Kestrel Gold Inc.
TSX VENTURE : KGC

September 21, 2010 09:25 ET

Kestrel Gold Announces Proposed Private Placement of Up to $4,000,000

VANCOUVER, BRITISH COLUMBIA--(Marketwire - Sept. 21, 2010) -

NOT FOR DISTRIBUTION TO U.S. NEWSWIRE SERVICES OR FOR DISSEMINATION IN THE UNITED STATES. ANY FAILURE TO COMPLY WITH THIS RESTRICTION MAY CONSTITUTE A VIOLATION OF U.S. SECURITIES LAWS.

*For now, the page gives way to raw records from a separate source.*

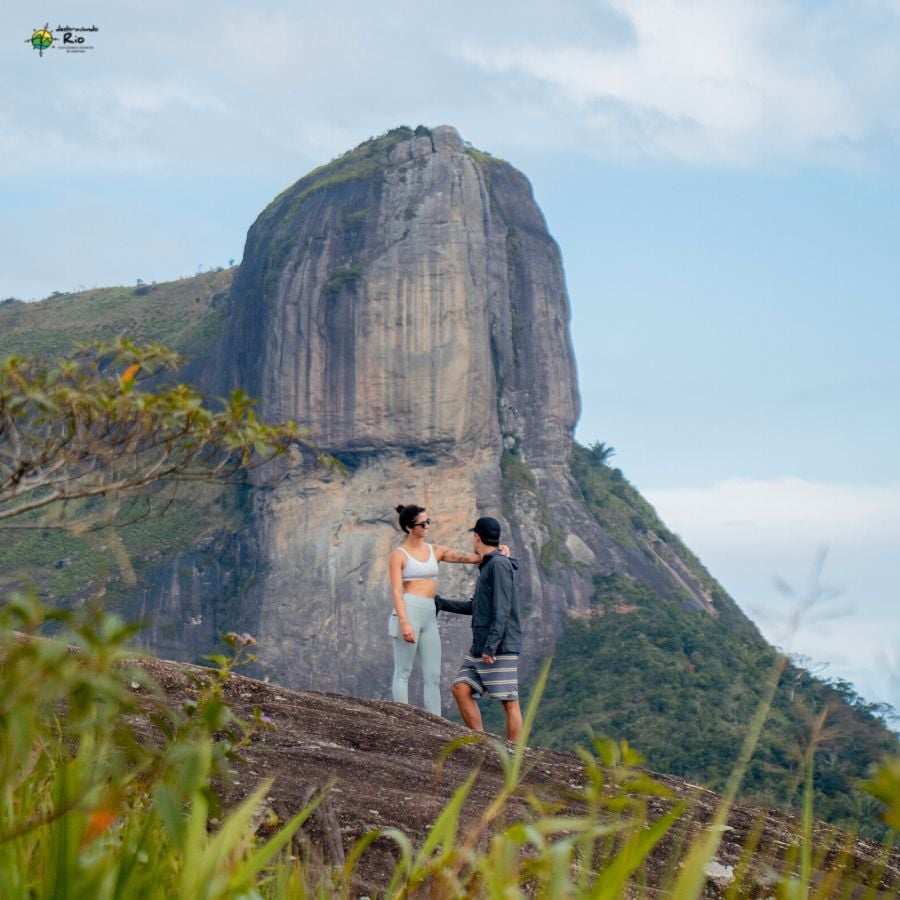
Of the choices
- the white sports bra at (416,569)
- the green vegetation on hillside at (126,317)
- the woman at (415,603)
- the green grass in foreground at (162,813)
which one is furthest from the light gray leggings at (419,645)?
the green vegetation on hillside at (126,317)

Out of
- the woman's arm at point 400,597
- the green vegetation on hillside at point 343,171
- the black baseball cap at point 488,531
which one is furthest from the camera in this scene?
the green vegetation on hillside at point 343,171

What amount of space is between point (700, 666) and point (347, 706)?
42.1m

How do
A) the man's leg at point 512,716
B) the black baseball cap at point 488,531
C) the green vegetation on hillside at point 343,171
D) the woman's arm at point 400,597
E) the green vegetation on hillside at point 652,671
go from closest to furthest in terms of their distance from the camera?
1. the man's leg at point 512,716
2. the black baseball cap at point 488,531
3. the woman's arm at point 400,597
4. the green vegetation on hillside at point 652,671
5. the green vegetation on hillside at point 343,171

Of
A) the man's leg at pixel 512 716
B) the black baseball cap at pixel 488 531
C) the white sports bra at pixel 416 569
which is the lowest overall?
the man's leg at pixel 512 716

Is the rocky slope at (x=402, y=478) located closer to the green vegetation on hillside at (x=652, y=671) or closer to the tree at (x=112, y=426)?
the green vegetation on hillside at (x=652, y=671)

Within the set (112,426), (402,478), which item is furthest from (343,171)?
(112,426)

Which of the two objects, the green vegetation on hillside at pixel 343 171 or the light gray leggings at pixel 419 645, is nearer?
the light gray leggings at pixel 419 645

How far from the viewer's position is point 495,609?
315 inches

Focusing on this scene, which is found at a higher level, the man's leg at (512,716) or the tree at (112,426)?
the tree at (112,426)

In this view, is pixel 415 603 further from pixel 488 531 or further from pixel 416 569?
pixel 488 531

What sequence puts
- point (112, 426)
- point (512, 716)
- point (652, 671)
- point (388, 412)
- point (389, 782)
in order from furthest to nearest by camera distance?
point (388, 412), point (652, 671), point (512, 716), point (112, 426), point (389, 782)

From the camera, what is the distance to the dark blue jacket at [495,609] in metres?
7.98

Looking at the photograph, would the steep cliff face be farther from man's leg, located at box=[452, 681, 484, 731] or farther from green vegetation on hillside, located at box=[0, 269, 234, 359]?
man's leg, located at box=[452, 681, 484, 731]

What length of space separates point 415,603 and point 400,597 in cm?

Kestrel Gold Inc.(the "Corporation") (TSX VENTURE:KGC) is pleased to announce that the Corporation proposes to complete a non-broker private placement of up to 10,000,000 units ("Units") of the Corporation at a purchase price of $0.40 per unit for total proceeds of $4,000,000. Each Unit shall consist of one (1) common share and one (1) share purchase warrant ("Warrant") of the Corporation. Each full Warrant shall entitle the holder to purchase one (1) Common Share of the Corporation at a purchase price of $0.60 per Common Share exercisable on or before one (1) year from the date of issuance of the Warrants. In certain instances the Corporation may pay a 7% cash commission or a 10% commission payable in Common Shares of the Corporation valued at the same price as the private placement plus 10% brokers warrants to purchase Units of the Corporation at the same price of the Units are being purchased for under the private placement.

All Common Shares, Warrants and any Common Shares into which such securities may be converted shall be subject to a four (4) month hold period from the closing date of the proposed private placement.

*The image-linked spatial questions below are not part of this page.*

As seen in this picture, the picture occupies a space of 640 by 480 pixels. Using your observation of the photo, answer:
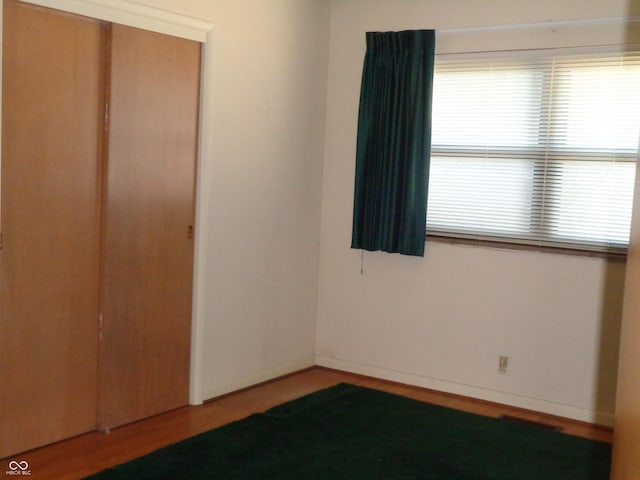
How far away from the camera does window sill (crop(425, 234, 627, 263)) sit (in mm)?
4172

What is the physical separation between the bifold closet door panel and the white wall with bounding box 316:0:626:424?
193 centimetres

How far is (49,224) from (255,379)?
1817 millimetres

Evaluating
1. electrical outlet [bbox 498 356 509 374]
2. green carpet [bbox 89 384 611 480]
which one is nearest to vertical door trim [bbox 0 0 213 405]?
green carpet [bbox 89 384 611 480]

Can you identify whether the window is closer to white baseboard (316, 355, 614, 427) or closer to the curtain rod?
the curtain rod

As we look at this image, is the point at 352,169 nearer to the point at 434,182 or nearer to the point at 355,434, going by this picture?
the point at 434,182

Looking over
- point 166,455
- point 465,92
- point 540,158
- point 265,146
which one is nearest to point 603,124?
point 540,158

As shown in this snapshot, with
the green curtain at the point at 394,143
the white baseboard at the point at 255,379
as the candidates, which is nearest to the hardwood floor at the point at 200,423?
the white baseboard at the point at 255,379

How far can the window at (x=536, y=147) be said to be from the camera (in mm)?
4160

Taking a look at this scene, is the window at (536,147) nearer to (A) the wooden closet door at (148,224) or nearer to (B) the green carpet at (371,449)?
(B) the green carpet at (371,449)

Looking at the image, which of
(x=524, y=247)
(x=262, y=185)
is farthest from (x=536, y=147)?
(x=262, y=185)

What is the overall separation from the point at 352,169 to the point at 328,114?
431mm

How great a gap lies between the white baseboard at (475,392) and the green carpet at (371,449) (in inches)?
12.3

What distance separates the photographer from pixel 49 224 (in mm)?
3428

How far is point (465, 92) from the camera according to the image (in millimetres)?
4648
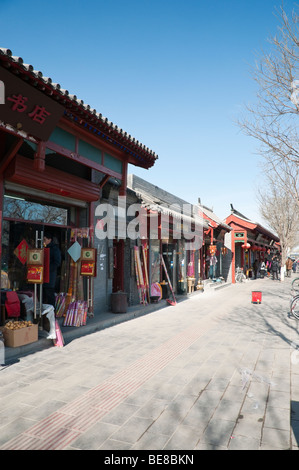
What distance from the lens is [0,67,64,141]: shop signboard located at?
16.4ft

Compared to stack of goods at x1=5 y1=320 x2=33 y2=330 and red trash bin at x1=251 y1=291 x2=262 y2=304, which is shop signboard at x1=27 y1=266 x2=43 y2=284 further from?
red trash bin at x1=251 y1=291 x2=262 y2=304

Proceeds from the private placement shall be used to fund obligations under the previously announced loan arrangement and the Option and Purchase Agreement relating to Rio Diablillos (S.R.L.) and for general working capital purposes.

About Kestrel Gold Inc.

Listed on the TSX-V, Kestrel is committed to acquiring, exploring and development precious metal projects in North and South America. It has an experienced and committed board of directors and the financial ability to aggressively meet its objectives.

Cautionary Statements

This news release contains "forward-looking statements" within the meaning of applicable securities laws relating to a proposal to complete a private placement of Units of the Corporation. Readers are cautioned to not place undue reliance on forward-looking statements. Forward-looking statements are based on certain key assumptions made by the Corporation, including assumptions regarding the ultimate terms of the proposed transaction, completion of definitive agreements, the satisfaction of conditions to the completion of the transaction and the receipt of all regulatory and stock exchange approvals. Actual results and developments may differ materially from those contemplated by these statements depending on, among other things, the risks that the parties will not proceed with the option, that the ultimate terms of the option may differ from those that currently are contemplated, that the option will not be successfully completed for any reason (including the failure to obtain the required approvals or clearances from regulatory authorities. The forward-looking statements in this press release are made as of the date of this release and the Corporation undertakes no obligation to update publicly or revise any forward-looking statements whether as a result of new information or otherwise, except as required by applicable securities laws. The Corporation undertakes no obligation to comment on analyses, expectations or statements made by third-parties in respect of the Corporation or its financial or operating results or (as applicable) their securities.

The TSX Venture Exchange has not reviewed and does not accept responsibility for the adequacy or accuracy of this news release.